9 responses to “All You Can Do Is All You Can Do!”

  1. Karen Reiter says:

    Dear Gail,

    Thank you always for your wise counsel. When I was in my thirties, I became very ill. I was sure I would die from all the pain and suffering. My physician told me, “ Do not worry, you will live to suffer more. “ Now I have learned to appreciate the good times and cherish my family. I am so happy you are feeling better. Love, Karen

  2. I love this, Gail! It is only in embracing and experiencing this moment NOW that we can experience the happiness that is ours, always, in the center of our selves, who we truly are. Thank you for the reminder!

  3. Gail Minogue says:

    Thank you all for your comments. They are heartfelt and appreciated.

  4. Jane says:

    I think there is a “happy” within all of us. For some their happy may be hidden within the depths of their being. Life experience(s) seems to allow for the degree of happiness that one may, or may not feel – but know that it is always there. Your words aroused my sense of happy and made me smile. Relating to my own personal challenges throughout time, I sit back feel life and my happy. Loss , pain , struggling with decisions – all difficult – but happy is always there. There to some degree so we let ourselves …”be happy” .
    Thank you for the ‘All you can do is all you can do” .

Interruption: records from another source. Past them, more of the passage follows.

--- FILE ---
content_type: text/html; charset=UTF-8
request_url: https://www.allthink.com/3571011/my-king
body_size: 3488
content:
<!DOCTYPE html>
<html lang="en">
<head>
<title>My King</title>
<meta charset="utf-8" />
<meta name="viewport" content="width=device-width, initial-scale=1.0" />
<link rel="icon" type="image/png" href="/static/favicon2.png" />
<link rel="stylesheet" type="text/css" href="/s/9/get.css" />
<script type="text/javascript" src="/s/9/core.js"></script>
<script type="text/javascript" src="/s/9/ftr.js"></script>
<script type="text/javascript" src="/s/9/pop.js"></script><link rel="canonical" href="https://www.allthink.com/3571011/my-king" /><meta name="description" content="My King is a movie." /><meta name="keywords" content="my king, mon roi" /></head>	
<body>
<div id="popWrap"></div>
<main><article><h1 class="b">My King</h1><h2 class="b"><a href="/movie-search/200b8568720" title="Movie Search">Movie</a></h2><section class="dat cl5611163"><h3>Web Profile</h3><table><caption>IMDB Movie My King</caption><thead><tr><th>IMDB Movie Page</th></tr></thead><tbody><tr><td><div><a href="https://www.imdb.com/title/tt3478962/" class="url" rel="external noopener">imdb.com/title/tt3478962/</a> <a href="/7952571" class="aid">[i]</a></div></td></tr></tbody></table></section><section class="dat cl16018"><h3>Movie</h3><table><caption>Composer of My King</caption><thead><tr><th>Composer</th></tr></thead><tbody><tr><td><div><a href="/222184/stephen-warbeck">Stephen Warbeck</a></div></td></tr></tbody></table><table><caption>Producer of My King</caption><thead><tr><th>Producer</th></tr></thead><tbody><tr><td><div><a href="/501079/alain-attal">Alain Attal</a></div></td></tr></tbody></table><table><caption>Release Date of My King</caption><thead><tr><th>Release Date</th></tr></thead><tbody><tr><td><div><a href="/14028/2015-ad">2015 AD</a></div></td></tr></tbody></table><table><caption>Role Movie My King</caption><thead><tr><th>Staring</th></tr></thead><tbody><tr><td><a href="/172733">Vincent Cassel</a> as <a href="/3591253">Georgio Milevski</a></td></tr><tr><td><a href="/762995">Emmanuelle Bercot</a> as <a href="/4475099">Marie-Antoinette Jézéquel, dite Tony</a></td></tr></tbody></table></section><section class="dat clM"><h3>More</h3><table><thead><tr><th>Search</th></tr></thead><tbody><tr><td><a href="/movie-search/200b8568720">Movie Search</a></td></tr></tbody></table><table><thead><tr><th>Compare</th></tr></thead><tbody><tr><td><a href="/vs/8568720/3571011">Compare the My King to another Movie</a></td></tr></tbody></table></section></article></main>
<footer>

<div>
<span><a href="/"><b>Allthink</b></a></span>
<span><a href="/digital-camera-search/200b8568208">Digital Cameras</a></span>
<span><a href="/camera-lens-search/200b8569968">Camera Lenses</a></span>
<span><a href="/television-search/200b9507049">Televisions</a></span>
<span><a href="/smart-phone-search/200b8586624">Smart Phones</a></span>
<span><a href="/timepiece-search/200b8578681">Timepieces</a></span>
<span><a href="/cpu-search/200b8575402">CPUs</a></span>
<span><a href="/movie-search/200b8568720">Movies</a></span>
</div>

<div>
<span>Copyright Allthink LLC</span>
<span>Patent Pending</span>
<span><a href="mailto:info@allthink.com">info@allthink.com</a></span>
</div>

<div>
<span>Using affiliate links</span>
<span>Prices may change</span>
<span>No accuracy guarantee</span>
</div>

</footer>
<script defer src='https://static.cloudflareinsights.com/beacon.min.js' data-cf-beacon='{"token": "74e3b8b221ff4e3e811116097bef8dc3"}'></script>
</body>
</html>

  5. From My Friend Thom The World Poet….
    You give more,be more
    than you did before.Comparisons
    are only between PAST YOU and FUTURE YOU.
    Your present is the gift where they both meet,
    sit down and start a conversation.When you agree with yourselves,
    you find yourself on a path that is perfect FOR THIS MOMENT only.
    It will never happen again,and may never have happened this way before.
    Here is where you are right now.Here is where you begin( again)
    Blank page.Open stage.NOW -DO MORE!..BE-MORE!

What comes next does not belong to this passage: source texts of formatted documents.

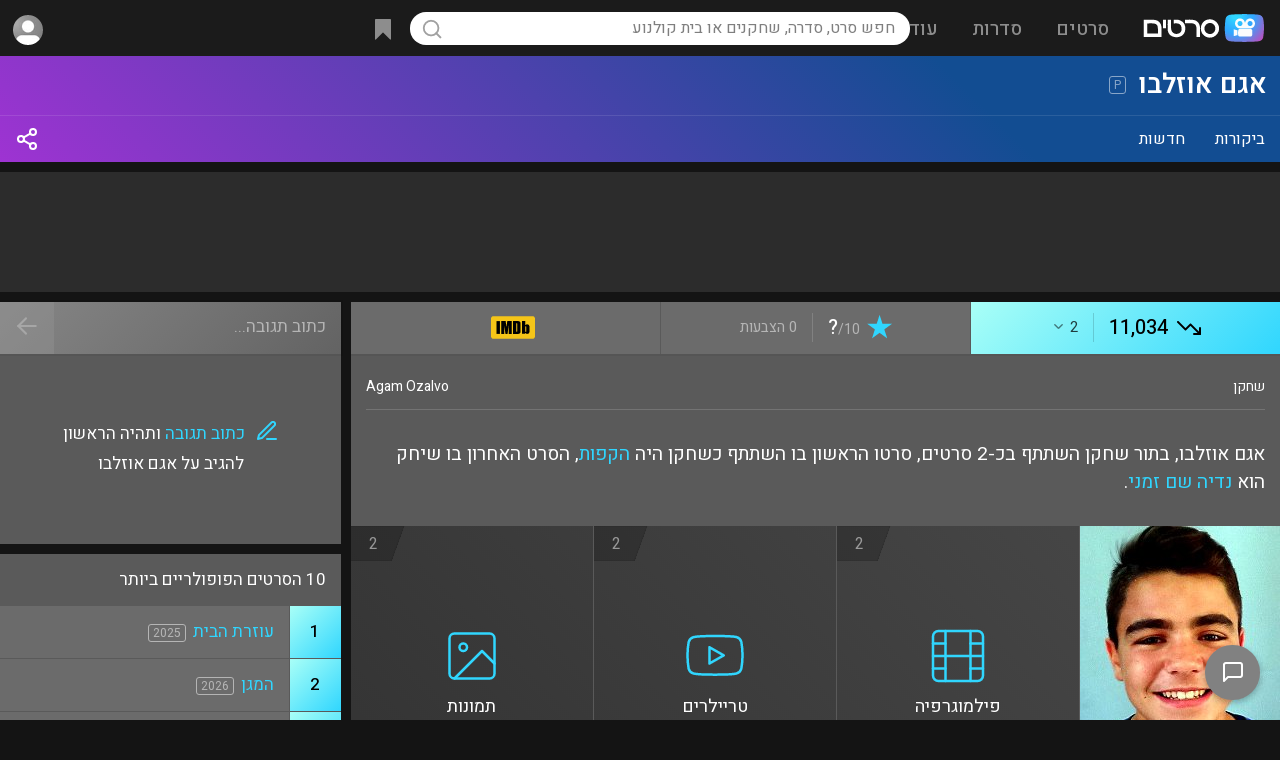

--- FILE ---
content_type: text/html; charset=utf-8
request_url: https://www.google.com/recaptcha/api2/aframe
body_size: 270
content:
<!DOCTYPE HTML><html><head><meta http-equiv="content-type" content="text/html; charset=UTF-8"></head><body><script nonce="kZpQAHD7EMewXAR5XbQxHA">/** Anti-fraud and anti-abuse applications only. See google.com/recaptcha */ try{var clients={'sodar':'https://pagead2.googlesyndication.com/pagead/sodar?'};window.addEventListener("message",function(a){try{if(a.source===window.parent){var b=JSON.parse(a.data);var c=clients[b['id']];if(c){var d=document.createElement('img');d.src=c+b['params']+'&rc='+(localStorage.getItem("rc::a")?sessionStorage.getItem("rc::b"):"");window.document.body.appendChild(d);sessionStorage.setItem("rc::e",parseInt(sessionStorage.getItem("rc::e")||0)+1);localStorage.setItem("rc::h",'1769839493817');}}}catch(b){}});window.parent.postMessage("_grecaptcha_ready", "*");}catch(b){}</script></body></html>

  6. Roidina Salisbury says:

    Hi Gail,
    This made me recall an old folk tale I read many years ago.
    A very rich king had everything. When he received more beautiful and wondrous things, he felt great joy and happiness. But, then some calamity struck and he was dropped into great despair. He couldn’t stand these terrible upsets of emotion. He decided to send out word that he would reward anyone who could help him to gain some steadiness of this constant, jarring change of feelings. Many artists, philosophers, and musicians tried to help him. However, nothing seemed to do any good.
    One day an old peasant silversmith came to see him. “Sire,” he said. “I believe I might be able to give you some peace.” The king was willing to let him try. So, the old man went off and worked for awhile. Soon he returned to the palace with a simple silver bracelet. He told the king to slip the bracelet over his wrist and turn it whenever he wanted to. I think it may help, and I do not want any prize or reward. The king did as the old man suggested and turned the bracelet around on his wrist reading the words that were etched on it. “This too shall pass.”

  7. Sharon says:

    Heartwarming reminder and sage advice, Gail. I’ve been blessed to experience the Asian culture and see the rice paddies in Bali. Amazing grace!

  8. Kathryn says:

    Thank you Gail!
    For reminding me to look forward and not backward of what I should have/ could have done differently but to now change for the better from the knowledge gained from the past. I’ve been thinking too much about the past… thank you for helping me see things in a different way, I feel some relief…

  9. Elisabeth Treger says:

    Hi Gail,

    You summed up what my grandparents told me when I left for college (many years ago as well) and their parents told them when they left Europe to escape human tragedy….etc. my soul hears this and nods.